Teucro
decidió salir de Helenos a causa de Leucoiña. Hacía ya mucho
tiempo que andaba detrás de ella, en vano. Había llegado a Erizana
una fría tarde de diciembre, donde se alojó y a la mañana
siguiente seguiría su camino hacia Tyde.
—¿Y
que le lleva a Tyde? —dijo
el tabernero mientras le servía el hidromiel que había pedido.
—Debo
hablar con Diomedes, el Tidida… —contestó
Teucro.
—¡Ja!
¿Y crees que el gran Diomedes va a hablar con un… ?
Los
ojos de Teucro echaron chispas.
—¡Por
Atenea, pide que no te mate ahora mismo. No sabes con quien estás
hablando!
—No
se enfade, hombre —dijo el tabernero acobardado—. Diomedes no
está en Tyde. Está aquí.
—¿Aquí?
¿En la posada?
—No,
en Erizana
—dijo
el posadero poniendo los ojos en blanco.
—Dime
donde se aloja, he de hablar con él —exigió
el mejor arquero de los aqueos.
—En
el saliente rocoso verás un palacio. Está allí.
Teucro
pagó rápidamente y salió ante la intempestiva noche invernal no
sin antes haberse cubierto con una piel de oso. El tabernero meneó
la cabeza y siguió sirviendo sus viandas aquellos oscuros hombres.
La
noche estaba fría, pero eso no detuvo a Teucro. Un guardia del
palacio le franqueó la entrada con su broncínea lanza.
—He
de hablar con tu señor. Anunciame con el nombre de Teucro, el hijo
de Telamón, rey de Salamina.
El
guardia entró en el palacio. Enseguida un hombre salió envuelto en
pieles.
—¿A
quién tengo el honor de recibir en medio de una ventisca? —dijo
Diomedes, el Tidida.
—Teucro,
de Salamina, compañero en la grandiosa batalla de Troya —respondió
Teucro.
—Nada
más y nada menos que el hermano de Áyax y
mejor arquero del bando aqueo…
¿Qué te trae por aquí?
Ambos
hombres se abrazaron bajo la nieve que había comenzado a caer.
—Vamos
adentro.
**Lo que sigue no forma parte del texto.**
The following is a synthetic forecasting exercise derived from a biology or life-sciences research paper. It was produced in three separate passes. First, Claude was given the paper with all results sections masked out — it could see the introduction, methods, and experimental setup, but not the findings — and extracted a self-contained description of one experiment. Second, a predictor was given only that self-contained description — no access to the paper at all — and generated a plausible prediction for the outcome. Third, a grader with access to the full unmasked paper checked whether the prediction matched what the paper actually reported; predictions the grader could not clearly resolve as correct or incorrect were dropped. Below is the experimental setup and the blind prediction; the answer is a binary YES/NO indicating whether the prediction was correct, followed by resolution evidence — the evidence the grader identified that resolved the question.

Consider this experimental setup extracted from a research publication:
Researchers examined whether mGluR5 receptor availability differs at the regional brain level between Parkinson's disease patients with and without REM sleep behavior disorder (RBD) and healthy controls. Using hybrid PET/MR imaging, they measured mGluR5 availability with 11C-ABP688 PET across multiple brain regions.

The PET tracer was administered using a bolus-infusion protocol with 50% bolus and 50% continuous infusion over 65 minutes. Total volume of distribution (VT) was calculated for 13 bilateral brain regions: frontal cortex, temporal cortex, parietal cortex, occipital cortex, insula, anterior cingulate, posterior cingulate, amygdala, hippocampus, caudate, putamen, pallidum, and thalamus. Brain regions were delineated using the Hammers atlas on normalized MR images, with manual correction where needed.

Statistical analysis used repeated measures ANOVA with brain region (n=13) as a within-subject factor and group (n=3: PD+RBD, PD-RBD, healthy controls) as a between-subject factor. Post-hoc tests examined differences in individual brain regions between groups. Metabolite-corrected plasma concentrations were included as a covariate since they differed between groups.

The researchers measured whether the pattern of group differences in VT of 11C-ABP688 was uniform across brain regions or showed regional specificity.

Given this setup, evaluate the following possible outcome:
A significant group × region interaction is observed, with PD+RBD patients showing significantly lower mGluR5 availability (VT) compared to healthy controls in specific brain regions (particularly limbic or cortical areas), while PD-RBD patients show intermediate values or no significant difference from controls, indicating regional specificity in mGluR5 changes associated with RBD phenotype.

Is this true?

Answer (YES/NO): NO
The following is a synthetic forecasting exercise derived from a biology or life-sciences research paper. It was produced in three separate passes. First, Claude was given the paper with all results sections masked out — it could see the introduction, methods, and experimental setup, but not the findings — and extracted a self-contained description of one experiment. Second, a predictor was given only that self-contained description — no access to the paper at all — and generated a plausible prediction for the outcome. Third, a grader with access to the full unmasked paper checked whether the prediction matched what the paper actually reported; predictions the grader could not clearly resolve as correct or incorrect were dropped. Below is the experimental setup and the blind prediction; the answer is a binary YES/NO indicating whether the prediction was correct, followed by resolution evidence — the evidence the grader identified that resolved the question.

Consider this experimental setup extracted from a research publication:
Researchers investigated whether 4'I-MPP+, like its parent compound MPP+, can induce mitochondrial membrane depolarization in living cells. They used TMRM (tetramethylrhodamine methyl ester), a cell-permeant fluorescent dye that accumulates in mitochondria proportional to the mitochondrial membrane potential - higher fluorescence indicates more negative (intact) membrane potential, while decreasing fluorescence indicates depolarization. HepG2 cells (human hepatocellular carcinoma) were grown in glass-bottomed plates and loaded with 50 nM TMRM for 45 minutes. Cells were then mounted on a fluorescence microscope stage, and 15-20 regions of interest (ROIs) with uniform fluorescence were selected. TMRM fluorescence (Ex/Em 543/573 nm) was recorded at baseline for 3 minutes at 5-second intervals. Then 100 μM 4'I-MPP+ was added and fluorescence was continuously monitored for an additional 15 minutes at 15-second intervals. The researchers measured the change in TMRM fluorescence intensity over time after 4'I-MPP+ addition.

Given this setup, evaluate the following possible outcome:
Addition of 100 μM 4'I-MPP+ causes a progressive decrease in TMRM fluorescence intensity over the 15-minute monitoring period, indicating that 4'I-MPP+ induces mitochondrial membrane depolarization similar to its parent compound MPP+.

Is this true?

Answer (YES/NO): YES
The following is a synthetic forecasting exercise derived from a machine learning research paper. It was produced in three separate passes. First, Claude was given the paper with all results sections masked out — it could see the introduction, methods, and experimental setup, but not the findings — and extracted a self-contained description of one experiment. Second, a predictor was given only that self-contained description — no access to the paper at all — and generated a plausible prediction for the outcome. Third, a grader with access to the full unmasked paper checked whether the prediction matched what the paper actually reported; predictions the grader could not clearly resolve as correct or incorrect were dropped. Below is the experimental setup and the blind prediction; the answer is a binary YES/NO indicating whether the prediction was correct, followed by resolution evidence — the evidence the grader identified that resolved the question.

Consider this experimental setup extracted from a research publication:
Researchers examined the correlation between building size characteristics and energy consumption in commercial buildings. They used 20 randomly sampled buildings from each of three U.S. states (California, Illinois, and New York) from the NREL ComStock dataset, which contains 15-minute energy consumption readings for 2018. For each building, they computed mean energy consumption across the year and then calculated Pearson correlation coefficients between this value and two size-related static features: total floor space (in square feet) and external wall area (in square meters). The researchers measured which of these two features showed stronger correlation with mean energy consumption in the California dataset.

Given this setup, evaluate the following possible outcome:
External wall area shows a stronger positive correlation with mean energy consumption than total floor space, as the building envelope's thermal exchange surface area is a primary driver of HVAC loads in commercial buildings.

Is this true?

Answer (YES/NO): NO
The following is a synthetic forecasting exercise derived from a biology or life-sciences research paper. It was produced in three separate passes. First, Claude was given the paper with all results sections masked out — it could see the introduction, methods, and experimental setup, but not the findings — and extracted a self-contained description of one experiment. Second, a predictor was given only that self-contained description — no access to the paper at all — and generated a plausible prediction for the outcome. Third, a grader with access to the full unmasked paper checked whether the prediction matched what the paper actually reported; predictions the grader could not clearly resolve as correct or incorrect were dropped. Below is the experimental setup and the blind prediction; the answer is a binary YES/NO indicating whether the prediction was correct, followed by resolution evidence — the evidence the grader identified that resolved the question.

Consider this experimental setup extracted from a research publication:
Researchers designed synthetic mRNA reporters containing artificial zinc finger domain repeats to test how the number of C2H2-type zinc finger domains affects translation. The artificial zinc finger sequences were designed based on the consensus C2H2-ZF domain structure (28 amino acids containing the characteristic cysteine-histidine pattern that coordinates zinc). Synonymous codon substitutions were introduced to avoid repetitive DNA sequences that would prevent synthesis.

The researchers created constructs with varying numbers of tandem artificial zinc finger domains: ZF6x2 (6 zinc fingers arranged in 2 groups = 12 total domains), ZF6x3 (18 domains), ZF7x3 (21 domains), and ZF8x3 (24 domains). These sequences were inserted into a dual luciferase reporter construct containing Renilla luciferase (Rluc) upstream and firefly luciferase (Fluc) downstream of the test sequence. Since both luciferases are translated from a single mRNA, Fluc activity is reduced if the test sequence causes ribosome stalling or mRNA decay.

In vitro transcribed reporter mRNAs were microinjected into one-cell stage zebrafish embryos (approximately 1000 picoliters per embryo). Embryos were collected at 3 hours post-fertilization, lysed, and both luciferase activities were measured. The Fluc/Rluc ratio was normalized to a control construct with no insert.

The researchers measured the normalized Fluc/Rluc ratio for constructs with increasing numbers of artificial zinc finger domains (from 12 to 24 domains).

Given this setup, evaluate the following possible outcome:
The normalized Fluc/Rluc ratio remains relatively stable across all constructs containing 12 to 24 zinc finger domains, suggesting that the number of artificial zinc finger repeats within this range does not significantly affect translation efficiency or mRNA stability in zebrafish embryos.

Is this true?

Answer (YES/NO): NO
Estaremos más cómodos al lado de la hoguera —dijo
Diomedes.
Una
vez hubieron entrado en el salón del palacio, Teucro notó el olor a
humo y arrugó la nariz.
—¿Qué
pasa? Llevo todo el día al lado de la hoguera. Esto no es Argos,
amigo mío.
—Sin
duda. Este olor me
recuerda a Troya.
—¿Cómo
te has enterado de que estoy aquí? —quiso
saber Diomedes.
—Las
noticias vuelan. Un mensajero llegó de Argos. El mensaje decía que
habías muerto a manos de tu esposa Egialea y del cobarde miserable
de Cometes. No lo quise creer. Mandé más mensajeros hasta que me
informaron que un aqueo había llegado a esta misma costa. Entonces
me dijeron que un tal Diomedes había fundado la ciudad de Tyde, al
sur de Helenos.
—Así
es, al llegar a casa me hicieron una emboscada esos hijos de mala
madre —dijo Diomedes, meneando la cabeza —.
Pero aquí me ves…
—Yo
fundé Helenos
tan pronto llegué. Es una ciudad muy humilde, pero… está bastante
bien —dijo Teucro,
orgulloso.
—No
seas tan humilde. Yo fundé Tyde,
ciudad grande, amigo. Mandé construir unas murallas tan
grandes y fuertes como
las de Argos que protege
toda la ciudad, en
la cima de un monte. Los habitantes del lugar me aclamaron como un
dios. Hay que decir que muchos aqueos me acompañaron y se asentaron
junto con las mujeres del lugar. Mujeres
muy bellas, por cierto.
—Ah,
manda algunos aqueos para Helenos. Conmigo vino muy poca gente.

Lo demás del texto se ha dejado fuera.